Better writers vs. better papers

I’ve had little time to blog recently because I’ve been grading the end-of-semester legal briefs in my legal analysis, writing, and research course. These students have learned a ton over the course of their first year in law school, but their writing and analytical skills are still developing, and there are a lot of ways their papers could still improve. Reading their year-end briefs always gets me thinking about the teaching process.

One of the challenges of teaching the class – and I assume that some version of this challenge is true of all teaching – is in deciding how much help to give students along the way, and what kind of help. In my class, each student submits a draft of each section of the brief, which I give extensive comments on; then the student revises the drafts to produce a final brief. So the question arises: how much should I give away at the draft stage? If I think there’s a great argument that the student isn’t making, should I point it out? If the student is misreading a key case, or not citing the case at all, should I point it out? If a sentence is unnecessarily wordy or confusing, should I suggest a clearer alternative?

It’s a fine line to walk. I comment as much as I can on whether the draft makes sense, whether it raises unanswered questions in my mind, whether it says anything that sounds so improbable that it should be double-checked, whether its language is confusing or abstract, whether its organization is hard to follow, etc. But I have to constantly fight the temptation to be too prescriptive about what the draft should say. I want the students to keep wrestling with the analysis. I want to give them a chance to find the missing case, or discover the strong argument, on their own. That means taking the risk that they won’t all write the perfect brief, but if I were to short-circuit that process by being too prescriptive, they’d miss out on the most valuable part of the learning process.

In other words, I have to keep reminding myself that the goal is to produce better writers and better thinkers, not better papers. There’s an easy way to get better papers: just tell the students what to write. But no one learns how to write, or how to think through a legal problem, simply by taking dictation.

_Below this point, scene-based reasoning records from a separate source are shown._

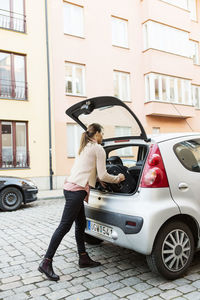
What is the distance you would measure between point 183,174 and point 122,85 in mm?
16109

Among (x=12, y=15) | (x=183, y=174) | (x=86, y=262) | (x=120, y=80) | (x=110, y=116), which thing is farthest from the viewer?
(x=120, y=80)

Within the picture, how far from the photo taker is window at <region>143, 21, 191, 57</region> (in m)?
19.1

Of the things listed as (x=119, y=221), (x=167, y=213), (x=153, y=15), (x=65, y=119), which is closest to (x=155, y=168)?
(x=167, y=213)

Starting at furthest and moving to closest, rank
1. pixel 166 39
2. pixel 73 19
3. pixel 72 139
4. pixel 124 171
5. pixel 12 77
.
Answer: pixel 166 39 → pixel 73 19 → pixel 72 139 → pixel 12 77 → pixel 124 171

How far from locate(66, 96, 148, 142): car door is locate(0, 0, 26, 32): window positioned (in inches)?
510

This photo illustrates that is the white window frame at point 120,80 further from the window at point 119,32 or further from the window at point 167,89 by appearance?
the window at point 119,32

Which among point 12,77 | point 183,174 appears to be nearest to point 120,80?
point 12,77

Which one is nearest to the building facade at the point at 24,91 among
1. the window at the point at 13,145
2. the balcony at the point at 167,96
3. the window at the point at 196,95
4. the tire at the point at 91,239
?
the window at the point at 13,145

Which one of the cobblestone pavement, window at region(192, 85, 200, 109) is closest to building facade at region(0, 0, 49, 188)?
the cobblestone pavement

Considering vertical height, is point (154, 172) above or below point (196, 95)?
below

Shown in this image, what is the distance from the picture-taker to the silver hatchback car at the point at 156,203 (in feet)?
10.3

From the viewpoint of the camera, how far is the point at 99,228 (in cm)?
367

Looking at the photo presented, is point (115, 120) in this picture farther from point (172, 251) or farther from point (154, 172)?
point (172, 251)

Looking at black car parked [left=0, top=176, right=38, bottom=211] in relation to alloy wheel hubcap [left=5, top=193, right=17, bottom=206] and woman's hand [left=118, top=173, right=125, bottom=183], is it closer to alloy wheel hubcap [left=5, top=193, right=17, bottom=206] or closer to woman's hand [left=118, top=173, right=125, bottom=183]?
alloy wheel hubcap [left=5, top=193, right=17, bottom=206]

Now imagine that all of the briefs were sent to a standardized testing company. Imagine that the testing company had its employees (or even a computer!) assess the quality of the briefs and give them a score. Imagine that my salary, or even my job, depended on those scores. Even if we assume that the company could validly assess the quality of the briefs, wouldn’t I have to teach very differently? Wouldn’t I have to focus on the product at the expense of the process, and on the short-term at the expense of the long-term? Wouldn’t I have to tell the students how and what to write, as much as I could get away with, instead of letting them reason their way through the analysis on their own?

It’s always going to be easier to raise test scores artificially and through short-cuts than to facilitate real learning. High-stakes testing just makes that temptation irresistible. That’s part of the problem with what Ken Robinson calls the “fast food model of education.” I’m lucky – and I think my students are, too – that that model hasn’t yet taken hold at the law school level. Kids in K-12: not so lucky.